[Short exercise 1] In the blog excerpt, how long was the sentence the petitioner in Lopez v. U.S. received?
[Short exercise 2] List every person or body the blog excerpt's Lopez v. U.S. entry mentions as taking part in the case.
[Short exercise 3] Reproduce the blog excerpt from "Lopez v. U.S. (CA8)" to "a direct appeal.".

[Source passage]
###
The 28 U.S.C. § 2254 Blog

Archive for the ‘2255 motion’ Category

CA4 — memorandum disposition

United States v. Snyder, No. 05-7731 — This order is confusing.  The district court denied the § 2255 motion but certified for appeal whether the public-safety exception to Miranda allowed the trial court to admit statements the defendant made concerning the location of a weapon.  The court ruled that trial counsel was not ineffective for failing to ask for suppression of the statements.  (That’s not the claim certified for appeal, but both roads lead to the same place.)

Written by Keith Hilzendeger

September 22, 2008 at 4:03 pm

Lopez v. U.S. (CA8)

Lopez v. U.S., No. 07-3685 (CA8) — The petitioner pleaded guilty to a drug distribution consipracy and firearms charges.  He received a 135-month sentence, but did not file a direct appeal.

He filed a 2255 motion, asserting that counsel was ineffective for failing to file a direct appeal even though he asked counsel to do so.  The government sought dismissal, noting it was filed 15 months after the petitioner’s conviction became final.  The district court denied the motion as untimely, ruling that the petitioner was not diligent in discovering that counsel had not filed his direct appeal.
###
[Recorded information]

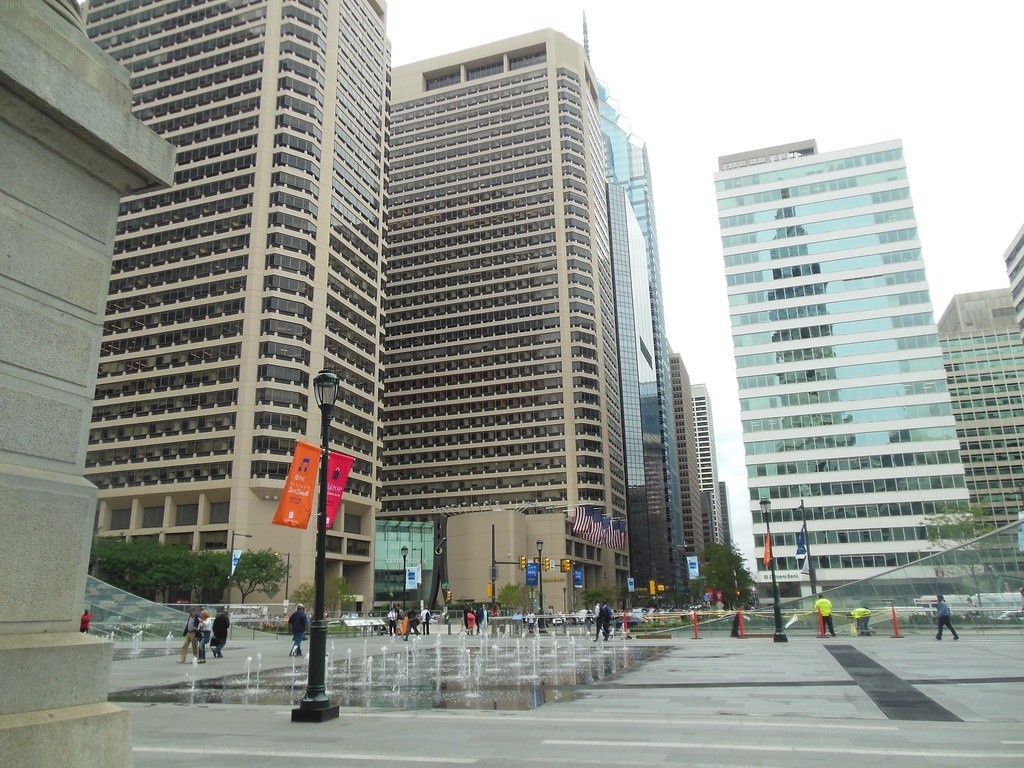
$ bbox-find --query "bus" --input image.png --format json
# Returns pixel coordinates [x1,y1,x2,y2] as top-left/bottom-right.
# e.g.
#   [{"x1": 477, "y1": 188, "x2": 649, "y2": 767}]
###
[Exercise solution 1] 135 months.

[Exercise solution 2]
- The petitioner
- Counsel
- The government
- The district court

[Exercise solution 3]
Lopez v. U.S. (CA8)

Lopez v. U.S., No. 07-3685 (CA8) — The petitioner pleaded guilty to a drug distribution consipracy and firearms charges.  He received a 135-month sentence, but did not file a direct appeal.